I think of each day as a mountain that needs climbing.  I get up and sling on my backpack of mental barriers (some guys pray, meditate, or pace – I crochet), take my first steps on the path.  I fill up a big jug of patience for the journey, then decide on a mantra to chant as I go.  Instead of a true mantra, I opt for a daily goal, as corny as that may sound.  It might be based on some kind of personal growth, maybe working out or studying Spanish or helping others; it might be something generic like “no negative talk.”  All ready to go, I start the climb.  Yes, there will be obstacles (internal and external) along the way, the path is steep.  Just slog along, focused on my goal and the mountaintop of bedtime.

Some days I make it through with ease; others I struggle to the summit, and at times I fall short.  However the climb went, at the end of the day I pop in my earplugs, crawl into bed (under the sheets! – see previous post) and review how things went.  What went wrong?  What went well?  What might I do better tomorrow?  Then I read for a few minutes, turn out the light, try to let go of the tension of prison life, and hopefully sleep undisturbed.
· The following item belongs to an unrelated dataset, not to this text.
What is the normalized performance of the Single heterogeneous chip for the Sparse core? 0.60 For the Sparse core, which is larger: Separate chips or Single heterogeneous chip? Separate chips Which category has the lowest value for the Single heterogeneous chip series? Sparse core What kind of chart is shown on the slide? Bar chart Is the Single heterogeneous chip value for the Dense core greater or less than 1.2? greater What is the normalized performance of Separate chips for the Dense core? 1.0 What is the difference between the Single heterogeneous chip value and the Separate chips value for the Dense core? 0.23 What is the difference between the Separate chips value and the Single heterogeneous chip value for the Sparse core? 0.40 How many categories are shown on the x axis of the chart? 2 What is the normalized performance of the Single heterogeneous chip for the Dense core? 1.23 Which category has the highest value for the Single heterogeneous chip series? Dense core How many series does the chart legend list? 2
Then it’s morning.  I open my eyes and yep, still in prison!  I check the bars on the window, the cinderblock walls, and turn to the mountainous day ahead.  I get a cup of coffee, my crocheting, set my daily goal.  One of these days the climb will end with me walking out the front gate.  For now, though, even at the holidays, I just have to take it one mountain at a time.